SHORT TASK:
Reproduce verbatim every line of the entries below, from the line containing "How far from the bird's" down to the last line of the entries, both included.

::::::::

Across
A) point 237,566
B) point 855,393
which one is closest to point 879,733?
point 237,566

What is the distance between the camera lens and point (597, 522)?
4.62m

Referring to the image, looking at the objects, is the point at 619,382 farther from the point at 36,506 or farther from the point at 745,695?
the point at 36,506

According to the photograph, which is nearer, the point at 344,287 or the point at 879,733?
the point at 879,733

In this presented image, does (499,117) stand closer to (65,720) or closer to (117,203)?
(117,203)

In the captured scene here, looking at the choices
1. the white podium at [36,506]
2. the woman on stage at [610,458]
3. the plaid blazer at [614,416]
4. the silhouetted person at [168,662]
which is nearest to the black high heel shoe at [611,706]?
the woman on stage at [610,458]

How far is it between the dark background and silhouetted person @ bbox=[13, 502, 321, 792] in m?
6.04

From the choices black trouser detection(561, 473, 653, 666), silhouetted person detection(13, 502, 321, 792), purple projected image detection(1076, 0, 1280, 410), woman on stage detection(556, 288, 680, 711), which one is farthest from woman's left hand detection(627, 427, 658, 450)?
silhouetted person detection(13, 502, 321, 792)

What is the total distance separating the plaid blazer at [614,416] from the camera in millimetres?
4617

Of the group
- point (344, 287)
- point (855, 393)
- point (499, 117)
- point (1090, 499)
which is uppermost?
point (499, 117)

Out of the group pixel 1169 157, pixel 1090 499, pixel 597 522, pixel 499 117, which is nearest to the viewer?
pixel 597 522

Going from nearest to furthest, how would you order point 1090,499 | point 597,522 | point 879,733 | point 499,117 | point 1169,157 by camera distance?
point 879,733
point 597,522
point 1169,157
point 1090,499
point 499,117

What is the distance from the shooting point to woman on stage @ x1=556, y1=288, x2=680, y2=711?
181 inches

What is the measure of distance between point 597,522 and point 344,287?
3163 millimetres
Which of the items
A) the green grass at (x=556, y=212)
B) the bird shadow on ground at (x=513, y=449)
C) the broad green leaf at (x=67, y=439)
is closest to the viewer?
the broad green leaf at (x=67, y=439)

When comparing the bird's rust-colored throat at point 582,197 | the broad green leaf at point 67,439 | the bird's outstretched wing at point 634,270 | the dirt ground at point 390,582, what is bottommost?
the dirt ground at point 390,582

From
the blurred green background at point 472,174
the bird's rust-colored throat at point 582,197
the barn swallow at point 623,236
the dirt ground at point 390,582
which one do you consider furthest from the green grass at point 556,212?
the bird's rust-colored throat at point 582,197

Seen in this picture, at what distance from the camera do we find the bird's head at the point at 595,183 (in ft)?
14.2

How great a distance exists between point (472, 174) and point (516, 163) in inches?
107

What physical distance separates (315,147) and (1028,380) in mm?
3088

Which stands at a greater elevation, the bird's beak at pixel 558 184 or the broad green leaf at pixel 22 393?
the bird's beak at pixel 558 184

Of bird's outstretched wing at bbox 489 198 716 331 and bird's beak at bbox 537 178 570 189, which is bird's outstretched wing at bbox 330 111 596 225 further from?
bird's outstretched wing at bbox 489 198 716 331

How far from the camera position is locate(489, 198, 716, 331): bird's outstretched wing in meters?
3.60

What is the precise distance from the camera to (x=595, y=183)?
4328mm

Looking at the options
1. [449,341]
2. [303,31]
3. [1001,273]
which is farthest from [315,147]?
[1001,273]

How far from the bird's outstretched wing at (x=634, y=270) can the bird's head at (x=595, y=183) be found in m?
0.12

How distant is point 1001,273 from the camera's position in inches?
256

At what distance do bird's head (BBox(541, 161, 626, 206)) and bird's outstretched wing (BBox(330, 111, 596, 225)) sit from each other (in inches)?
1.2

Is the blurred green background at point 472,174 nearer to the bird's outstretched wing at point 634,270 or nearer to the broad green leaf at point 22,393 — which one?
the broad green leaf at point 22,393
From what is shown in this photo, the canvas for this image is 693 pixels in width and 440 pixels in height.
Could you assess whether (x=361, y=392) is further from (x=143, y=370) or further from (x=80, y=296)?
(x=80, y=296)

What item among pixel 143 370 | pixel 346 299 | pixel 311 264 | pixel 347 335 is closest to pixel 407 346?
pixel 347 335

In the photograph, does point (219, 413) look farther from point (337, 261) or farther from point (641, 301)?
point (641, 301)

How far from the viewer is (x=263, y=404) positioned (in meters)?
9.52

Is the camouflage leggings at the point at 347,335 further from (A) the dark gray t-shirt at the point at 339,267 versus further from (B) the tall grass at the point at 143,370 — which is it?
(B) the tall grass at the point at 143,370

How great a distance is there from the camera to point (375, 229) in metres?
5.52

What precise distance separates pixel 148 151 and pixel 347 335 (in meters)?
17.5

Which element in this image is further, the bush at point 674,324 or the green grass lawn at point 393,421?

::::::::

THE REPLY:
How far from the bird's outstretched wing at (x=634, y=270) can the bird's head at (x=595, y=183) be found in m?
0.12

How distant is point 1001,273 from the camera's position in inches?
256

At what distance do bird's head (BBox(541, 161, 626, 206)) and bird's outstretched wing (BBox(330, 111, 596, 225)) sit from each other (in inches)?
1.2

Is the blurred green background at point 472,174 nearer to the bird's outstretched wing at point 634,270 or nearer to the broad green leaf at point 22,393 — which one?
the broad green leaf at point 22,393
From what is shown in this photo, the canvas for this image is 693 pixels in width and 440 pixels in height.
Could you assess whether (x=361, y=392) is further from (x=143, y=370) or further from (x=80, y=296)?
(x=80, y=296)

What item among pixel 143 370 | pixel 346 299 | pixel 311 264 | pixel 347 335 is closest to pixel 407 346?
pixel 347 335

In the photograph, does point (219, 413) look farther from point (337, 261) or farther from point (641, 301)?
point (641, 301)

How far from the viewer is (x=263, y=404) positioned (in meters)?
9.52

Is the camouflage leggings at the point at 347,335 further from (A) the dark gray t-shirt at the point at 339,267 versus further from (B) the tall grass at the point at 143,370 — which is it?
(B) the tall grass at the point at 143,370

How great a distance is there from the camera to point (375, 229) in metres?
5.52

What precise distance separates pixel 148 151 and pixel 347 335 (in meters)?
17.5

Which element in this image is further, the bush at point 674,324 or the green grass lawn at point 393,421?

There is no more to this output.